CONSIGNA: Cita textualmente el pasaje del fragmento sobre el cine de Piñeyro que va de «El creador agrega» a «de super acción.», ambos incluidos.

FRAGMENTO DEL DOCUMENTO:

El creador agrega que el argumento surgió en «una ciudad chica al norte de Bahía Blanca, que estaba construida alrededor de una industria que había cerrado por el modelo económico. Y por ende la ciudad había quedado como un pueblo fantasma. Por otro lado, también estaba en ese momento la disputa de Cavallo con los jubilados. Estaba presente la idea de que los viejos son para tirar a la basura. Por otro lado, personalmente siempre quise dirigir el tipo de películas del que me enamoré del cine cuando era un niño. Ese cine de pantalla ancha, de colores estridentes, de aventuras, de diversión plena, de personajes y situaciones más grandes que la vida: Río rojo, de Howard Hawks; La pandilla salvaje, de Sam Peckinpah; Pequeño gran hombre, de Arthur Penn» u otras que miraba en Sábados de super acción.

A la hora de describir la composición de los protagonistas, Piñeyro señala «Cuando arranca la película, el personaje de Sbaraglia se presenta como el dueño de todas las seguridades deseables. Tiene un buen laburo, le gusta, no hay nada sombrío en su futuro. De golpe aparece el personaje de Alterio que desestabiliza toda esa realidad. Y sin darse cuenta, el perfecto meritócrata se va metiendo en un mundo que hasta entonces había mirado a través del parabrisas del auto. Se da cuenta de que, si bien pierde sus seguridades, gana en descubrir esta libertad… Es sin duda un terreno incierto y cenagoso, pero donde se alcanza una plenitud y encuentra un sentido de su existencia que ni soñaba que existía. Esos valores siguen importando a muchos de los humanos que vivimos en este planeta, quizás no todos, pero sí a muchos».

Dopazo, Alterio y Sbaraglia.

Consultado sobre el lugar que ocupa en su cinematografía, Piñeyro puntualiza que «vueltas a ver hoy, Tango feroz, Caballos salvajes y Cenizas del paraíso creo que nos cuentan bastante la década de los ’90 en la Argentina. Particularmente Tango… y Caballos… funcionan como una resistencia cultural al neoliberalismo y Cenizas… creo que es más como una radiografía cruel, realista, de una sociedad en descomposición, donde la descomposición se centra en el árbitro, teóricamente digamos de los poderes institucionales, como es la Justicia. Creo que todas mis películas hablan del neoliberalismo porque como persona lo padezco. Soy de la generación que tuvo vida previa al neoliberalismo y por ende tiene con qué comparar. Por ende sabe todo lo que estamos perdiendo con el neoliberalismo. El reino lo empezamos a pensar como una distopía neoliberal casi extrema. Ahora me da pánico de que termine siendo un documental. Ese ingreso de esa fuerza, de esa cloaca más oscura, ahora está en la candidata a la vicepresidencia. Entonces, es todavía más oscura la realidad que podría venir».

REGISTRO DE DATOS:
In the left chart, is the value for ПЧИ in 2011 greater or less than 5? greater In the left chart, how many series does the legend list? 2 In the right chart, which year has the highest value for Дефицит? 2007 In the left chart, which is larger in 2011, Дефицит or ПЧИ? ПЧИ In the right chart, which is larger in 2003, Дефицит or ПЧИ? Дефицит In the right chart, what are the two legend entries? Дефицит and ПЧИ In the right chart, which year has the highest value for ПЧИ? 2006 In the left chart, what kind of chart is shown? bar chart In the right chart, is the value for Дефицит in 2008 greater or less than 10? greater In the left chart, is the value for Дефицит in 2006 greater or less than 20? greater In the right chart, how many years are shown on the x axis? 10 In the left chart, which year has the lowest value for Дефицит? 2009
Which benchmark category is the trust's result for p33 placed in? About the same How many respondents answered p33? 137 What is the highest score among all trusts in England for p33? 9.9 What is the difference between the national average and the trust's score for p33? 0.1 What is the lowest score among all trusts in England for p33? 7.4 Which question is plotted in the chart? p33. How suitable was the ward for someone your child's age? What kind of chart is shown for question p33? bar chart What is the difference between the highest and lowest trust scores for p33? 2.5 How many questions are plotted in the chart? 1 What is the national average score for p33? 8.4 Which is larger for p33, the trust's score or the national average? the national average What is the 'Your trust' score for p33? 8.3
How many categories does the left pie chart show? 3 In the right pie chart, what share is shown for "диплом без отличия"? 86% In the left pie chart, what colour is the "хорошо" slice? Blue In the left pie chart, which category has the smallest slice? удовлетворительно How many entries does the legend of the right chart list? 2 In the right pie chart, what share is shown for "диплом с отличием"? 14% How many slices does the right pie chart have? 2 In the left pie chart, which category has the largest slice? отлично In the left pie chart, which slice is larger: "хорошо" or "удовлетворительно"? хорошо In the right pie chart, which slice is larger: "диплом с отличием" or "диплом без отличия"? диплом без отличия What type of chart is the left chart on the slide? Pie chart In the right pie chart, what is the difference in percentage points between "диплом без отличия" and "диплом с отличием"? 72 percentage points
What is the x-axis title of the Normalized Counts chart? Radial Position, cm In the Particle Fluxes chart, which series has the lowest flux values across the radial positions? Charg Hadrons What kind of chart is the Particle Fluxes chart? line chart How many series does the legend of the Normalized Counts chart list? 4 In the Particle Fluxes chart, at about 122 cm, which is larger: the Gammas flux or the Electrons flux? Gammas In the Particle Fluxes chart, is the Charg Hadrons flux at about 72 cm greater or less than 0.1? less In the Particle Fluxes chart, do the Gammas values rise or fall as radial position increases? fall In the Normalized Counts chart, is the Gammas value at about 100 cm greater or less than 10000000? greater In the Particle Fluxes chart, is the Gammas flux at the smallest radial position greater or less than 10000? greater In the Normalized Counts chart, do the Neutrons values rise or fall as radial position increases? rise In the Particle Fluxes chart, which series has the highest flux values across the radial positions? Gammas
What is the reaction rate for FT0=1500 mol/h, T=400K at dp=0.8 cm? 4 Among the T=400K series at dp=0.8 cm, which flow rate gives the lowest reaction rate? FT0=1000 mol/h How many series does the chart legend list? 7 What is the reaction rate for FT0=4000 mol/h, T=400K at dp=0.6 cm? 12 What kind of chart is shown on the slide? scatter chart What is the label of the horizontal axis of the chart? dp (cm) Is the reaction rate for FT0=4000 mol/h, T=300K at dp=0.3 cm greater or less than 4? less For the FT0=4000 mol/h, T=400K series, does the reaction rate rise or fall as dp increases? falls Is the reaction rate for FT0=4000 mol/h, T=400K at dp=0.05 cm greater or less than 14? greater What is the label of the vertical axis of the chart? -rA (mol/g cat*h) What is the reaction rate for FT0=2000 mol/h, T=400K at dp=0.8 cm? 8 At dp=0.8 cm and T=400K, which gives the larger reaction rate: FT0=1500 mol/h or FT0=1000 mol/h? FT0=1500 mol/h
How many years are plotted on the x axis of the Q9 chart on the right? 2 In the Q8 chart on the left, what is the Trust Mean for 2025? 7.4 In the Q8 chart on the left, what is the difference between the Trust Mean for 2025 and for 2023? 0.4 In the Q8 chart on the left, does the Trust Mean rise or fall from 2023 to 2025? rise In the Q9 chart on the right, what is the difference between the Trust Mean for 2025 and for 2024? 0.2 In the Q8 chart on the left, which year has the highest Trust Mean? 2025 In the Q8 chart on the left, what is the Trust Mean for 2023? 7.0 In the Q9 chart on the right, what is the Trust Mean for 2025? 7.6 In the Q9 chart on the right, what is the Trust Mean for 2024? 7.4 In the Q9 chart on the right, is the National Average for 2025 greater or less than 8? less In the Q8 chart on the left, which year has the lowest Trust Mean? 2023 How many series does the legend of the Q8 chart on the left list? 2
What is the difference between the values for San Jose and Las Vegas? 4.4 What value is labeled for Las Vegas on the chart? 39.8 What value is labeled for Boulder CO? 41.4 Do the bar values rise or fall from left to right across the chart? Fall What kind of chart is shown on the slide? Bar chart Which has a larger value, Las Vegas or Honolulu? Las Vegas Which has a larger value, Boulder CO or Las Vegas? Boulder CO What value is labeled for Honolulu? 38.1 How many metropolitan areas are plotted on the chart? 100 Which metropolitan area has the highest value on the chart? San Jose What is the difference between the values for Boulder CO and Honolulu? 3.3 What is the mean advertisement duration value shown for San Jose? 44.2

RESPUESTA:
El creador agrega que el argumento surgió en «una ciudad chica al norte de Bahía Blanca, que estaba construida alrededor de una industria que había cerrado por el modelo económico. Y por ende la ciudad había quedado como un pueblo fantasma. Por otro lado, también estaba en ese momento la disputa de Cavallo con los jubilados. Estaba presente la idea de que los viejos son para tirar a la basura. Por otro lado, personalmente siempre quise dirigir el tipo de películas del que me enamoré del cine cuando era un niño. Ese cine de pantalla ancha, de colores estridentes, de aventuras, de diversión plena, de personajes y situaciones más grandes que la vida: Río rojo, de Howard Hawks; La pandilla salvaje, de Sam Peckinpah; Pequeño gran hombre, de Arthur Penn» u otras que miraba en Sábados de super acción.